The government has decided to exclude overseas spectators from attending this summer’s Tokyo Olympics and Paralympics, as part of efforts to prevent the spread of the novel coronavirus, officials with knowledge of the matter said Tuesday.
The government and the Japanese organizing committee of the Summer Games are expected to hold a remote meeting with the International Olympic Committee and two other bodies possibly next week to make a formal decision on the issue of overseas visitors.
The government has concluded that welcoming fans from abroad is not possible given concerns among the Japanese public over the coronavirus and the fact that more contagious variants have been detected in many countries, according to the officials, who spoke on condition of anonymity.
While Chief Cabinet Secretary Katsunobu Kato said Wednesday a decision on spectators is up to the IOC, the Tokyo Metropolitan Government and the games’ organizing committee, he said that Olympics minister Tamayo Marukawa, in a meeting with representatives from each, stressed the need to carefully consider whether to let in foreign spectators, citing uncertainty about the coronavirus including its variants.
Japan continues to halt new entries of foreign nationals in principle as it is taking more time than initially expected for the government to stem the number of infections, which peaked at more than 2,500 cases per day in Tokyo in early January.
With the decision, the government will also have to review its growth strategy, given that expectations for inbound visitors to revive the Japanese economy were high, especially before the games were delayed for one year due to the outbreak of the virus.
On March 3, the representatives of the five organizing bodies, which also include the International Paralympic Committee and the Tokyo metropolitan government, agreed to make a decision on overseas spectators by the end of this month.
They will then make a call in April on the number of spectators to be allowed into venues based on Japanese restrictions on attendance at large events.
While the one-year postponement of the games has caused the cost to balloon to at least ¥1.64 trillion, the organizing committee was expecting to make ¥90 billion from ticket sales.
The committee now needs to proceed with refunding foreign ticket holders and it is expected to separately consider what to do with foreign spectators to be invited by corporate sponsors of the games.
The IOC has requested that Japan accept foreign spectators from sponsor companies, sources familiar with the situation said. A government source signaled Tokyo is prepared to accept the request.

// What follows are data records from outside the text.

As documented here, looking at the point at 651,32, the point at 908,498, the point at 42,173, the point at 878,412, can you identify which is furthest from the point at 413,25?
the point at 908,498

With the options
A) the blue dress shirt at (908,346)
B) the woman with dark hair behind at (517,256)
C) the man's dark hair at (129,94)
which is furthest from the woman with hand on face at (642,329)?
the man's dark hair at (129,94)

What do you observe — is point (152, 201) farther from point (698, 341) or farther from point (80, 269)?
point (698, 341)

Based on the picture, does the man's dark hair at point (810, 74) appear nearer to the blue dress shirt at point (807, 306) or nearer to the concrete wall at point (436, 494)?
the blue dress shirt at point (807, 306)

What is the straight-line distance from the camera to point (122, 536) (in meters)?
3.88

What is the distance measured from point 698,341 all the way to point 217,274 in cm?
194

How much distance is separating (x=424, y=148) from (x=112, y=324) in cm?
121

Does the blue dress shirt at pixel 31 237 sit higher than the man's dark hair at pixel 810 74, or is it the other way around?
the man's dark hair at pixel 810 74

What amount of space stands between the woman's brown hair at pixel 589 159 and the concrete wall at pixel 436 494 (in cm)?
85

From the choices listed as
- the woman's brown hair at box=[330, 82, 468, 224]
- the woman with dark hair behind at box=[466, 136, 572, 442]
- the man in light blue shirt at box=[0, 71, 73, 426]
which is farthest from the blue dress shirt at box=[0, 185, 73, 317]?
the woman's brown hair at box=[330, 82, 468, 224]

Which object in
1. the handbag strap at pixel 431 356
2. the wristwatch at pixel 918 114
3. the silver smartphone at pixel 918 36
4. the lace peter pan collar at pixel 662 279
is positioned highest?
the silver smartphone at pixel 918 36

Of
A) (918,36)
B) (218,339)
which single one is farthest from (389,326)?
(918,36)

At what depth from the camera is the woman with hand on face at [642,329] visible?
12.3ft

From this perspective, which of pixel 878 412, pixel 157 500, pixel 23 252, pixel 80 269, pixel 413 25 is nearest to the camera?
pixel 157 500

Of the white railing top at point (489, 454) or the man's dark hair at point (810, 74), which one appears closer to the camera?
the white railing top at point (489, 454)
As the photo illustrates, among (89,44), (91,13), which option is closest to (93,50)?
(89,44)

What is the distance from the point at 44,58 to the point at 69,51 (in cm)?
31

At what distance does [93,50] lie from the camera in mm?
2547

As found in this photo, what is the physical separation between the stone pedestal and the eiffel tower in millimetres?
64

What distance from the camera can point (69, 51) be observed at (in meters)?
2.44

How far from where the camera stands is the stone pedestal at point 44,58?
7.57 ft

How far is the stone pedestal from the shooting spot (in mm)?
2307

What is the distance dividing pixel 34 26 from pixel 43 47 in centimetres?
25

The organizing committee has not publicly disclosed the total number of tickets to be sold, but some officials have said it was likely to be over 9 million before the games were rescheduled one year ago.
While about 1 million overseas spectators were expected to enter Japan, some 4.45 million tickets have already been sold in the country, of which about 810,000 requests for refunds have been made so far.
In December, a government-led panel tasked with coming up with COVID-19 measures for the Olympics said in an interim report that overseas spectators could use public transport and be exempt from a 14-day quarantine requirement if they were from countries with relatively few virus cases.
However, the Japanese organizers studied several options in parallel, such as holding the games behind closed doors and staging them with a limited number of spectators just from Japan.
“We would really like people from around the world to come to a full stadium, but unless we are prepared to accept them and the medical situation in Japan is perfect, it will cause a great deal of trouble also to visitors from overseas,” Seiko Hashimoto, president of the Japanese committee, told reporters last week.
Hashimoto has sought to finalize whether to let visitors from abroad watch the games live in the stands at each venue before the domestic leg of the Olympic torch relay begins on March 25.
The Olympics are due to take place between July 23 and Aug. 8, followed by the Paralympics from Aug. 24 to Sept. 5.